PROBLEM TO SOLVE:
Can you rewrite the 9/11 Museum text from "Take the subway" up to and including "odd panic moment.", swapping "elevator" for "lift" each time it occurs?

TEXT PROVIDED:
■ ■ ■ ■
What to Expect at the 9/11 Museum and Memorial
Last week, while Amber was here visiting, we decided to spend a day in New York City. We made time for a couple of things while we were there, and the 9/11 Museum and Memorial was at the top of our lists. It did not disappoint.
Take the subway to the One World Trade Center stop, and it puts you out in this fantastic white building. It looks sort of like an ice-skating rink, but it’s just a subway stop. It felt so up high and overwhelming in there, I had a short-lived panic attack getting onto the escalator. Amber was all, “Oooo, let’s get on the glass elevator!”
“No,” I staunchly refused to get onto that elevator, which isn’t like me. I was all sorts of clammed up. New York City stresses me out anyway, plus I don’t love heights. I was frantically looking all around for quick exits, but there were none. All I knew was there was no way I was getting on a glass elevator. This place made me feel like I was falling, and I have no logical explanation for it, other than to say it was just an odd panic moment.
■ ■ ■ ■
GIVEN ENTRIES:
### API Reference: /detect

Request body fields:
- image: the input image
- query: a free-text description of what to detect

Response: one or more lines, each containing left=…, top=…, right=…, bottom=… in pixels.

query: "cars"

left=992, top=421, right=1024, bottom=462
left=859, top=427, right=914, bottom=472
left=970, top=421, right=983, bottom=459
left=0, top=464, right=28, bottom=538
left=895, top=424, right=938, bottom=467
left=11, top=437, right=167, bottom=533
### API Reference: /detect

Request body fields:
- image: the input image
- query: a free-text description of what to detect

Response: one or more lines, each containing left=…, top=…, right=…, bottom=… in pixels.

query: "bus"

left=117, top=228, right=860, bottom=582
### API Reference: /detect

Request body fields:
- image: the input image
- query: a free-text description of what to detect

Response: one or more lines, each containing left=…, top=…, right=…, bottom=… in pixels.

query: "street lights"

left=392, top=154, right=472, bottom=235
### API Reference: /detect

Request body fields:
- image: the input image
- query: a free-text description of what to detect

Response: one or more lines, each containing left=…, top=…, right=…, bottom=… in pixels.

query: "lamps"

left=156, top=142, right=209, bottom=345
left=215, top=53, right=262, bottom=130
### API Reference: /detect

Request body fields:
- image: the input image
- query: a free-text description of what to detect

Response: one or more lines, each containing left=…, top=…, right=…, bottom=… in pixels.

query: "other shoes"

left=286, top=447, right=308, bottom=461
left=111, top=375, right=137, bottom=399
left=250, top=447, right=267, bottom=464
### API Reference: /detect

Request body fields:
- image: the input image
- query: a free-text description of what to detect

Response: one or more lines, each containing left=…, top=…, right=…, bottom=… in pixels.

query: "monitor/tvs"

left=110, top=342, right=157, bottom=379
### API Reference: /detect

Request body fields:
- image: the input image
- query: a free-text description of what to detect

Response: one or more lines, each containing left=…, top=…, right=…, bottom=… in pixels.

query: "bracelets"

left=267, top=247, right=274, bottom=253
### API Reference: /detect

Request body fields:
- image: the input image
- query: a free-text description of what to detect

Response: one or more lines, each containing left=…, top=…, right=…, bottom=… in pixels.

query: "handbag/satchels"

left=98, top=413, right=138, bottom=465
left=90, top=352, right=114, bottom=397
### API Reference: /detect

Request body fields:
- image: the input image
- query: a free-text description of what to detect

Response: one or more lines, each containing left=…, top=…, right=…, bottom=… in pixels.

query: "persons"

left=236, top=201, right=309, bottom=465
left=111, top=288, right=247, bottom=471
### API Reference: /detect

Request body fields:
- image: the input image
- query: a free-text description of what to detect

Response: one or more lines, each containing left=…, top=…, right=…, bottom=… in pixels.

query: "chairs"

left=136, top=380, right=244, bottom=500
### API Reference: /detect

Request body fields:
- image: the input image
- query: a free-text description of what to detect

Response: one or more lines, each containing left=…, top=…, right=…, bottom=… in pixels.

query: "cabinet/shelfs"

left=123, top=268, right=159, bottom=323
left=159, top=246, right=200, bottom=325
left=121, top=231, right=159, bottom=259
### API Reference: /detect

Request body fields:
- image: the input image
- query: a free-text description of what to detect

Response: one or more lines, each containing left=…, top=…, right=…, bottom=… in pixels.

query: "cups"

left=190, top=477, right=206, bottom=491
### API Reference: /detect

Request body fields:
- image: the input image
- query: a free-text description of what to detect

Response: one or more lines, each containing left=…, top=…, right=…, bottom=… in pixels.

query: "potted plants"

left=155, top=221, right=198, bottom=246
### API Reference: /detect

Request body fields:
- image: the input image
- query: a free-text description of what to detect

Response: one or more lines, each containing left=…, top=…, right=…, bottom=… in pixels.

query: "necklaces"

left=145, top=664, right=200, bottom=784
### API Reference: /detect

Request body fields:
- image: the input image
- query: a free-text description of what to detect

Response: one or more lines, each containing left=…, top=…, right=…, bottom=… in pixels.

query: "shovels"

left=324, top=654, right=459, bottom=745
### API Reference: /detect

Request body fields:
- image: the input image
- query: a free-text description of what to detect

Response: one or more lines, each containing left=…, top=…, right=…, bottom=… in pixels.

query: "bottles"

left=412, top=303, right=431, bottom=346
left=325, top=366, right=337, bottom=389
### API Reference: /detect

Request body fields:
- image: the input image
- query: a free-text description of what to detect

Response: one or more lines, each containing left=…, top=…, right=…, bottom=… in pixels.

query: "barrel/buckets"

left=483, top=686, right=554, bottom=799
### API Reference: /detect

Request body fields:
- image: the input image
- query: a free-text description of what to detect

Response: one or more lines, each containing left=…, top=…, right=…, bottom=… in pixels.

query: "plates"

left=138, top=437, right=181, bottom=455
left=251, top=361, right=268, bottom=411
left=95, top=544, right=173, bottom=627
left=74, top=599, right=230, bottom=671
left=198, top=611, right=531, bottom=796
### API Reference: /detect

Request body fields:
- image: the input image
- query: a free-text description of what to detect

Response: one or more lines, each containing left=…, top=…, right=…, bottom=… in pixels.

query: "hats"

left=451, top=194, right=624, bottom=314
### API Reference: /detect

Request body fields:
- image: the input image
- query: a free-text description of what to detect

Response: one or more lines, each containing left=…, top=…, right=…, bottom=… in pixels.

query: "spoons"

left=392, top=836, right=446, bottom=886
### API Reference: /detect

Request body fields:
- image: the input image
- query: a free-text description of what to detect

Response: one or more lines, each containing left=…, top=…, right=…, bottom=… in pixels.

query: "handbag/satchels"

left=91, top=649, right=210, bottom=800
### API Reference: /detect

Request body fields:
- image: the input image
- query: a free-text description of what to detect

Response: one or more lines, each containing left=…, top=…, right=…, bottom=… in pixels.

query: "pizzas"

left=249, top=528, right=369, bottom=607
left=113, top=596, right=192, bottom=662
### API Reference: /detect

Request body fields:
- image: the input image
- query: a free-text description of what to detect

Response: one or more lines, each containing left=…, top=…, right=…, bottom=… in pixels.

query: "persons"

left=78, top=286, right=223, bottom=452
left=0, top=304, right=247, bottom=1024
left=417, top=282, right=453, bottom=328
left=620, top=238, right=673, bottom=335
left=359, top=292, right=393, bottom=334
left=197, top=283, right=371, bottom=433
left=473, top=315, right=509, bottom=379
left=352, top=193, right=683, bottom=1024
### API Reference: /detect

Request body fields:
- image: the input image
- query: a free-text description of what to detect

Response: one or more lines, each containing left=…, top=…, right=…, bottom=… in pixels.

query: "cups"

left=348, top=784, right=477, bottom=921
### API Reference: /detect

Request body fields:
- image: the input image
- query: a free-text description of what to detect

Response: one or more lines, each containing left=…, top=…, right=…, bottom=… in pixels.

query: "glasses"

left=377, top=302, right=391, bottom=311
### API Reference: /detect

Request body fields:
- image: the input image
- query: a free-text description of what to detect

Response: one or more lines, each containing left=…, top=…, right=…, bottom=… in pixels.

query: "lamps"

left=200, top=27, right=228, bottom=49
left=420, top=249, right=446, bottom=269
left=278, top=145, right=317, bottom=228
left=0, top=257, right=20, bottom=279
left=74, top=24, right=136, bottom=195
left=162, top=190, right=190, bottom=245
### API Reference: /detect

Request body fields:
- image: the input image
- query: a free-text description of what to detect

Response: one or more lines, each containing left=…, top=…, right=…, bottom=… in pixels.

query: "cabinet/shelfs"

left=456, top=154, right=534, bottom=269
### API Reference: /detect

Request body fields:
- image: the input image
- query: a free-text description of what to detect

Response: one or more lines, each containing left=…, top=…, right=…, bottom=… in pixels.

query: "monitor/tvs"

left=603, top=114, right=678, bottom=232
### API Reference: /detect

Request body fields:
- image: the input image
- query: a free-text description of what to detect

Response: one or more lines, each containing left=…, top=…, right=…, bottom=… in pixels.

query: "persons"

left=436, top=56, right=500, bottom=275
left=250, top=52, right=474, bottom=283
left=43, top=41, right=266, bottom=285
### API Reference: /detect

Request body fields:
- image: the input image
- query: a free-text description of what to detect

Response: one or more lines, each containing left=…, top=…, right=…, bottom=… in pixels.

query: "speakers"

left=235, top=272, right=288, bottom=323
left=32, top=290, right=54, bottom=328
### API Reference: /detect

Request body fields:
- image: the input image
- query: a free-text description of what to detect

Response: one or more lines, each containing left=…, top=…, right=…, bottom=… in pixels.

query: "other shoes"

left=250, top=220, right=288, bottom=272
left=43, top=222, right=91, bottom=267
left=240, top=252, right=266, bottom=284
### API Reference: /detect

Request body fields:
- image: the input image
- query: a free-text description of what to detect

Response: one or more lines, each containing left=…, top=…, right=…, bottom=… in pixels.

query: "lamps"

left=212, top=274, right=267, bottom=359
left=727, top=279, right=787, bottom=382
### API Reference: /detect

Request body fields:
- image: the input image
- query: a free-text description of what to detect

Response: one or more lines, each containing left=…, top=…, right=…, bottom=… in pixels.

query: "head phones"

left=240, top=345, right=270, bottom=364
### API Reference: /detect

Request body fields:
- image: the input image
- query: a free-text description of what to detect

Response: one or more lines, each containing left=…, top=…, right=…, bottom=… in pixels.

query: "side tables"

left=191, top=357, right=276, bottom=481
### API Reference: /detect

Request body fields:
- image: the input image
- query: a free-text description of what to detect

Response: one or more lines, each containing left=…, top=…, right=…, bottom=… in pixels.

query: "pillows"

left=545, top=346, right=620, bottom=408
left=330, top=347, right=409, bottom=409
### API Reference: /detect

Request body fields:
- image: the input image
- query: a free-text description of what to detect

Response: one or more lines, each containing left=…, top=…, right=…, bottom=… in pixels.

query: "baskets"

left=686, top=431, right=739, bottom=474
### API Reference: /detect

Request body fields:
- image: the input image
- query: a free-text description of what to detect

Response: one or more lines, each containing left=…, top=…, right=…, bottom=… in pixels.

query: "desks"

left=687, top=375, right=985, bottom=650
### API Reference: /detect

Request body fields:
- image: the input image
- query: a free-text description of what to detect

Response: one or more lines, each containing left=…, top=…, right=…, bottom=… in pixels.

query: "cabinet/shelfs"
■ ■ ■ ■
SOLUTION TO THIS EXERCISE:
Take the subway to the One World Trade Center stop, and it puts you out in this fantastic white building. It looks sort of like an ice-skating rink, but it’s just a subway stop. It felt so up high and overwhelming in there, I had a short-lived panic attack getting onto the escalator. Amber was all, “Oooo, let’s get on the glass lift!”
“No,” I staunchly refused to get onto that lift, which isn’t like me. I was all sorts of clammed up. New York City stresses me out anyway, plus I don’t love heights. I was frantically looking all around for quick exits, but there were none. All I knew was there was no way I was getting on a glass lift. This place made me feel like I was falling, and I have no logical explanation for it, other than to say it was just an odd panic moment.